» DESCRIPTION OF THE TASK
Starting with the line that has "site DHP_S3_DWA02, 3-frame burst.", retype each line down to the end of the entries below, without leaving any out or adding any.

Source records:
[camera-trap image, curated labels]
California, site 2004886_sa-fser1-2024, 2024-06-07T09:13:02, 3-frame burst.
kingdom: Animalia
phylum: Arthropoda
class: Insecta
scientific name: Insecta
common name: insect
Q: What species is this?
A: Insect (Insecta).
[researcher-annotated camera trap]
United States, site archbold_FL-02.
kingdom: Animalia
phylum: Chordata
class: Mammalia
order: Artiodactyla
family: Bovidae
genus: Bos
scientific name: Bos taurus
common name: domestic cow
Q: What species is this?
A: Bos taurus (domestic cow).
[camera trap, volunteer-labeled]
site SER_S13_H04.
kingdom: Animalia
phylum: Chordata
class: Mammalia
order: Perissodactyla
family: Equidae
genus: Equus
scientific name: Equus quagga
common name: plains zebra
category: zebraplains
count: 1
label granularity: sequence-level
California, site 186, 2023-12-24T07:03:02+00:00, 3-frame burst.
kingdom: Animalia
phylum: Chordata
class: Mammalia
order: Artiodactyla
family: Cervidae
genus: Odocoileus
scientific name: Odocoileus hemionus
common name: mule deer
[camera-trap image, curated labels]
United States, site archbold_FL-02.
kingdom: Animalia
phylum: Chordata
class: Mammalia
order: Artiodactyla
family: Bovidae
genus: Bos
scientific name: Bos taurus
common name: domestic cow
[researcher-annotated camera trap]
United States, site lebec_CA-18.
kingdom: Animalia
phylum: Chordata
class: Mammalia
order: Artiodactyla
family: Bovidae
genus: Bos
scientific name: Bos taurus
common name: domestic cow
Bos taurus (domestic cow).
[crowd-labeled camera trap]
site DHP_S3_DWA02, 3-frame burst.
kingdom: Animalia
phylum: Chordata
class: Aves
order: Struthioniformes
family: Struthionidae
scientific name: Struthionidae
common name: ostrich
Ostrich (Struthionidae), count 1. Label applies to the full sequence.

» RESPONSE
site DHP_S3_DWA02, 3-frame burst.
kingdom: Animalia
phylum: Chordata
class: Aves
order: Struthioniformes
family: Struthionidae
scientific name: Struthionidae
common name: ostrich
Ostrich (Struthionidae), count 1. Label applies to the full sequence.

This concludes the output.